● Work request: Print the lines of the listing below verbatim from its first line through the line bearing "la novità in". Any pictures are to be omitted.

● Given information:
Segment Open

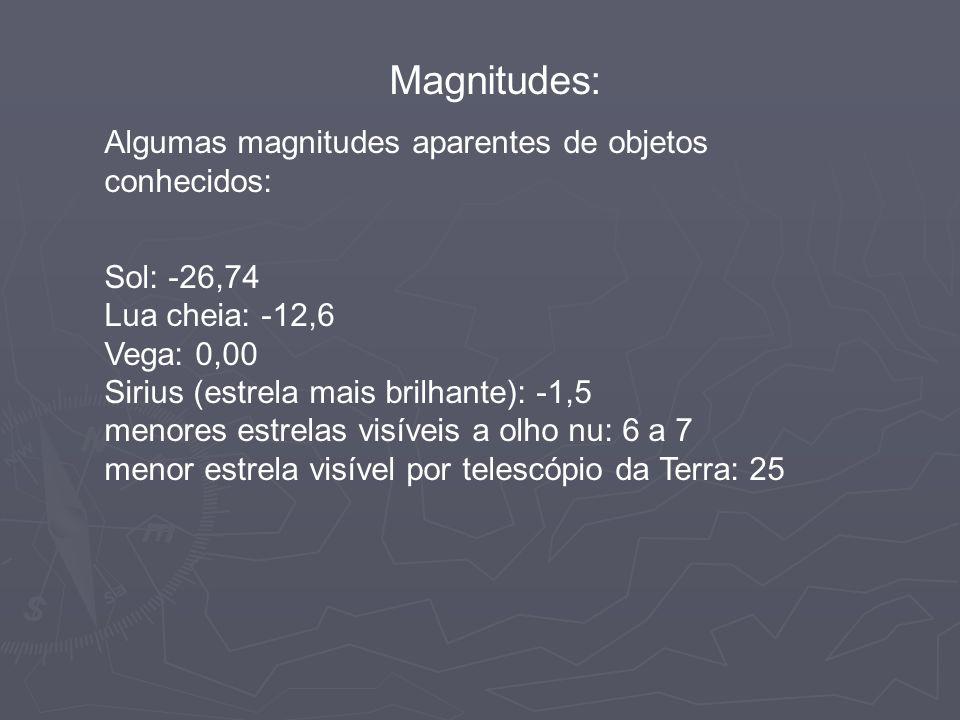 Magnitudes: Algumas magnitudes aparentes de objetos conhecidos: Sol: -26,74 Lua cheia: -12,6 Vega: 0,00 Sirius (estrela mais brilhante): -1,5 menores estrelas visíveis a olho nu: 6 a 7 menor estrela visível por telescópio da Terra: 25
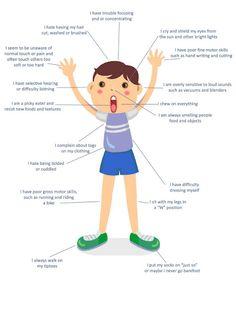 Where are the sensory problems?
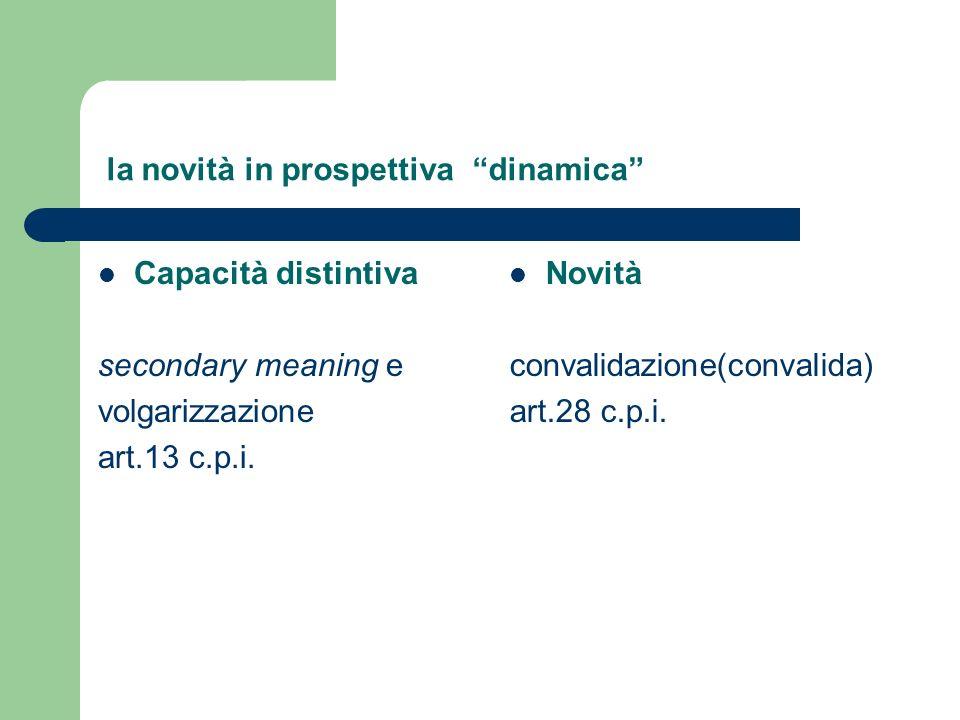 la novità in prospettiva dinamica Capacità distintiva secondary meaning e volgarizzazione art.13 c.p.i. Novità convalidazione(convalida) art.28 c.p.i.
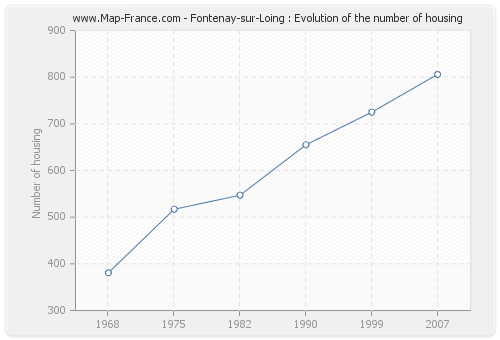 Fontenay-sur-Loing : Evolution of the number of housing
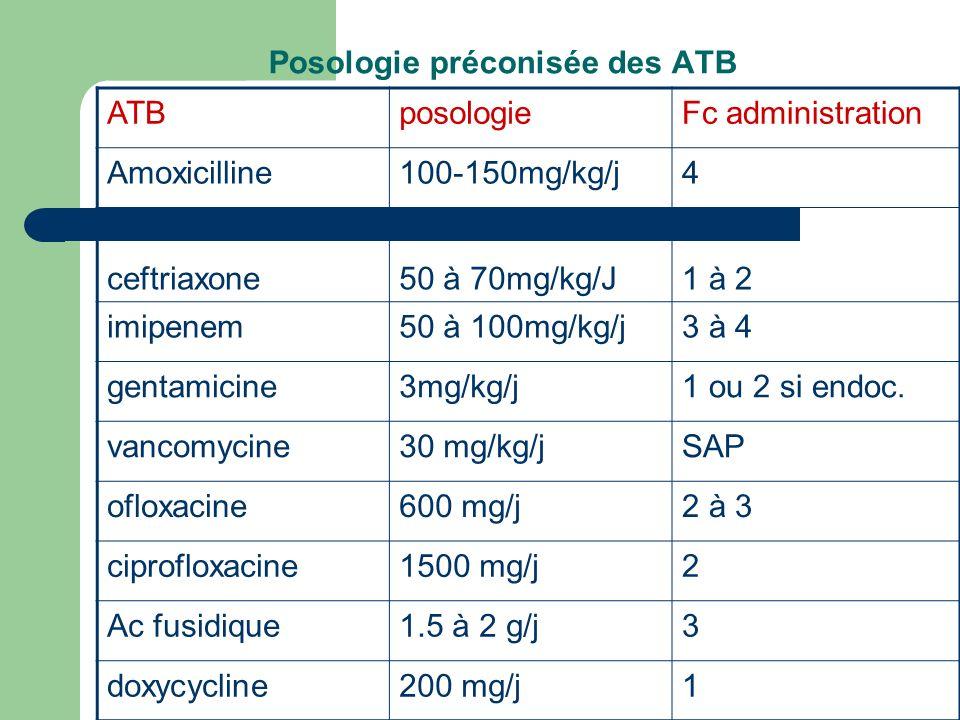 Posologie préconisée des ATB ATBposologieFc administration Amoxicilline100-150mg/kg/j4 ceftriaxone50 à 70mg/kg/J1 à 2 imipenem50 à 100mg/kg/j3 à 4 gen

Segment Closed

● The completed task:
 Magnitudes: Algumas magnitudes aparentes de objetos conhecidos: Sol: -26,74 Lua cheia: -12,6 Vega: 0,00 Sirius (estrela mais brilhante): -1,5 menores estrelas visíveis a olho nu: 6 a 7 menor estrela visível por telescópio da Terra: 25
 Where are the sensory problems?
 la novità in prospettiva dinamica Capacità distintiva secondary meaning e volgarizzazione art.13 c.p.i. Novità convalidazione(convalida) art.28 c.p.i.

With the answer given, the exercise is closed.